The columns document how counties and judicial circuits around the state have turned their criminal justice systems into revenue-generating operations. A number of mechanisms have arisen to do this: Imposing high and ever-escalating court costs for probationers, requiring costly drug tests run by a private company, and incredibly enough, charging prisoners rent for the time they spend in jail.

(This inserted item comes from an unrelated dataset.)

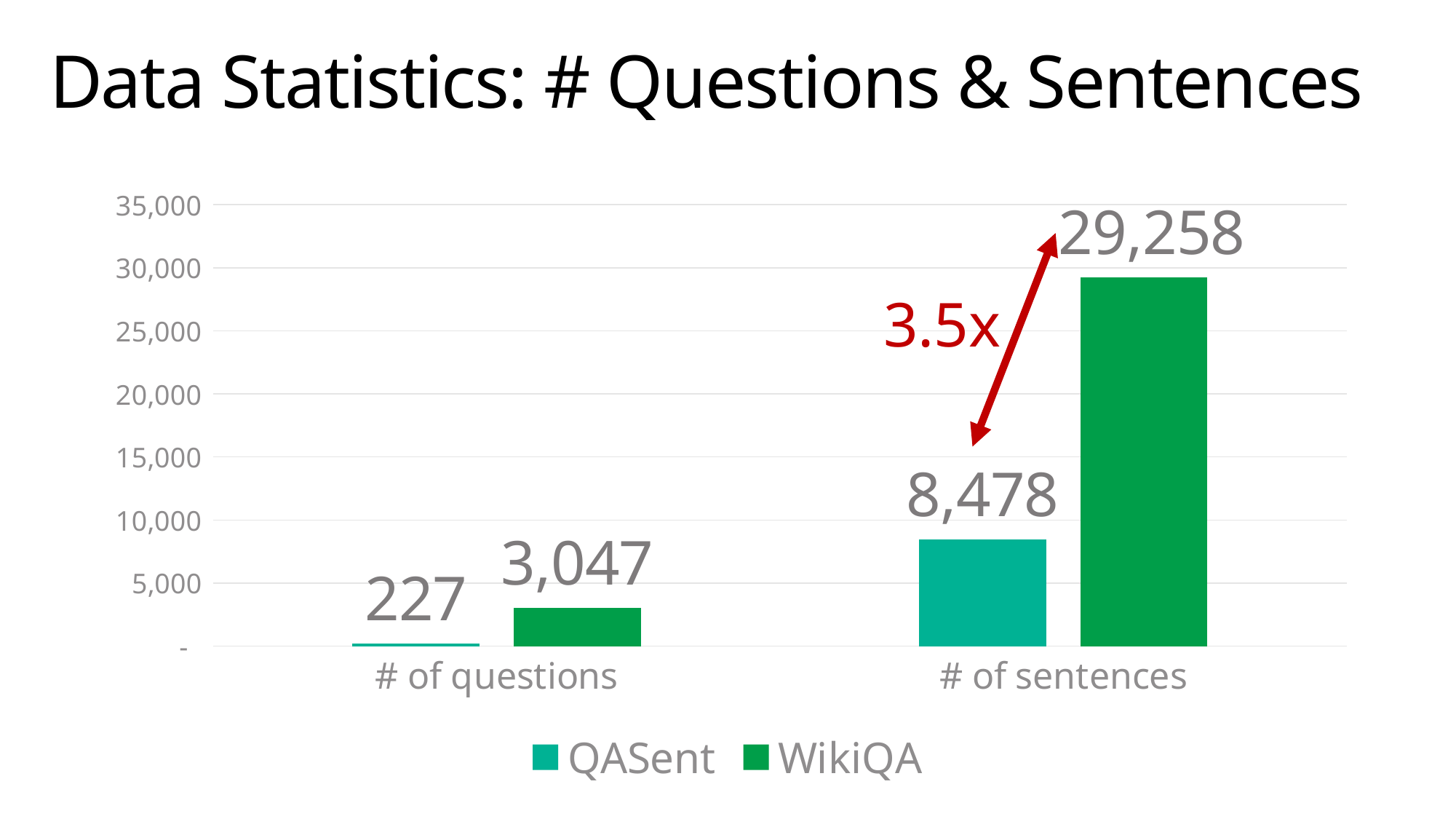
Which series has the highest value for # of sentences? WikiQA What is the number of sentences for WikiQA? 29,258 What is the number of sentences for QASent? 8,478 What is the number of questions for WikiQA? 3,047 What is the difference between the WikiQA and QASent values for # of questions? 2,820 What is the difference between the WikiQA and QASent values for # of sentences? 20,780 What ratio is annotated in red between the two # of sentences bars? 3.5x How many series does the legend list? 2 Which is larger: the QASent number of sentences or the WikiQA number of questions? QASent number of sentences What is the number of questions for QASent? 227 What kind of chart is shown on the slide? Bar chart Which bar has the lowest value on the chart? QASent, # of questions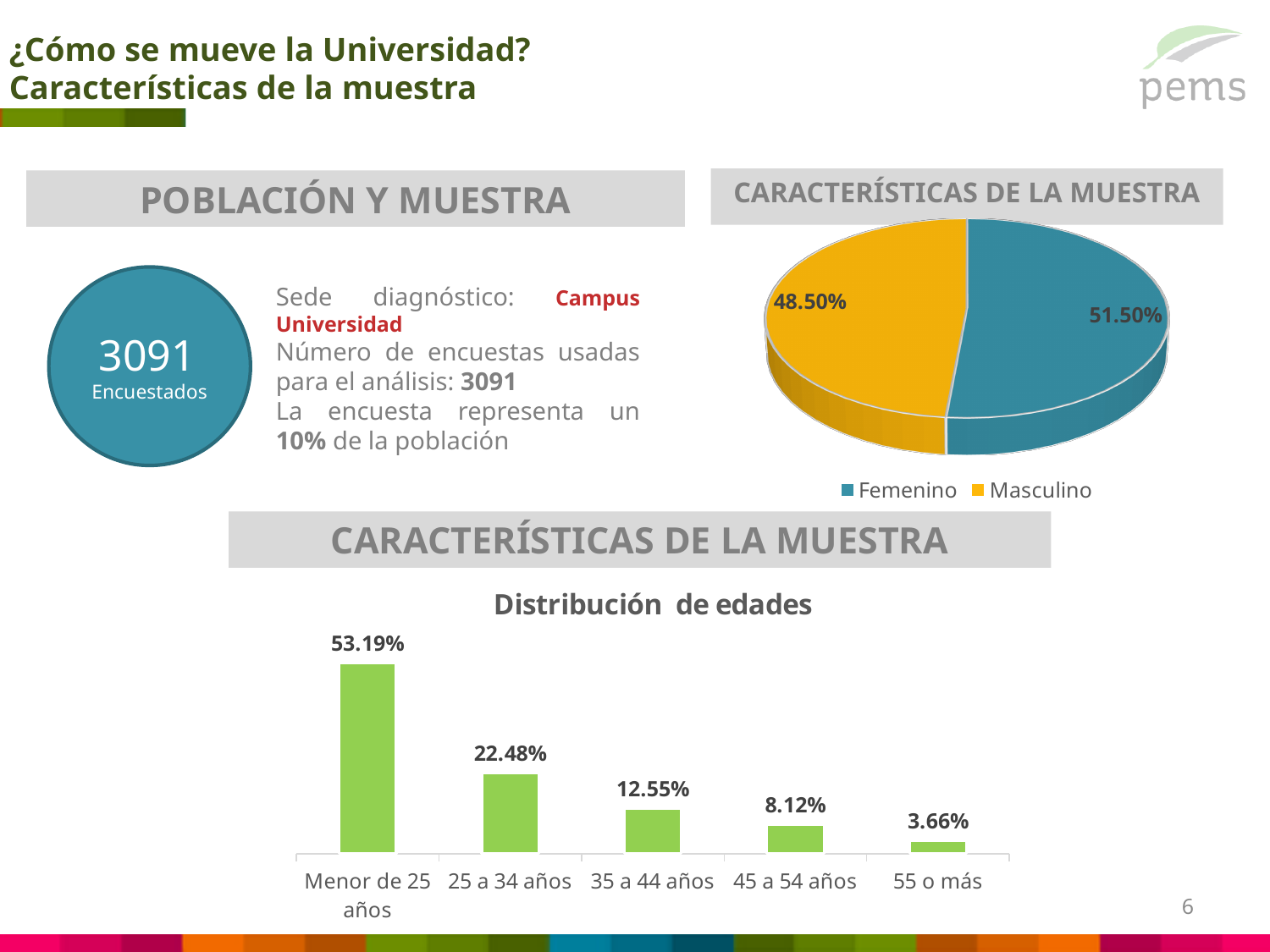
In the 'Distribución de edades' chart, what is the value for '45 a 54 años'? 8.12% In the 'Distribución de edades' chart, what is the value for 'Menor de 25 años'? 53.19% In the pie chart, which slice is larger, Femenino or Masculino? Femenino In the 'Distribución de edades' chart, which age group has the highest value? Menor de 25 años How many series does the pie chart legend list? 2 In the pie chart, what is the difference between the Femenino and Masculino shares? 3.00% In the 'Distribución de edades' chart, what is the difference between '25 a 34 años' and '35 a 44 años'? 9.93% How many age categories are shown in the 'Distribución de edades' chart? 5 In the pie chart, what colour is the Masculino slice? Yellow/orange In the pie chart, what share is Masculino? 48.50% In the pie chart, what share is Femenino? 51.50% In the 'Distribución de edades' chart, which age group has the lowest value? 55 o más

The cumulative effect of all these tactics is that poor people — who are, of course, disproportionately represented in the criminal justice system — are serving as a new revenue stream for cash-strapped counties across the state. A dumb kid who messes up and runs afoul of the law gets pulled into “the system,” as it is so rightly called, and instead of simply serving his 30 days or whatever and putting the offense behind him, becomes a never-ending source of income for his county.

 

One can’t entirely blame the counties for this situation. Their tax bases are uncertain, especially in areas of the state with declining population (and thus sales taxes). They can’t keep raising property taxes, and in many cases have been finagled into giving property tax abatements to some of their biggest propertyholders by the promise of jobs in the future. (Boone County, where I live, has done that several times over the past few years, abating property taxes for companies that promise to locate in the county and bring new jobs.) So they look anywhere they can to make up the shortfall. Unfortunately, private companies that promise a fee for “services” like probation monitoring, drug testing, jail phone management, and the like offer a temptation that counties find hard to resist. And the disenfranchised end up bearing the cost. The subject of the most recent Messenger article is now homeless on the streets of Kansas City, not because he failed to complete his jail sentence, but because he couldn’t keep up with the mounting court costs that accumulated as a result.

We like to imagine debtor’s prisons as a long-ago horror from a novel by Dickens. Unfortunately, we seem to have re-created them in a new, corporatized, form. Any time you mix the workings of the criminal justice system and the profit motive, you are asking for abuse.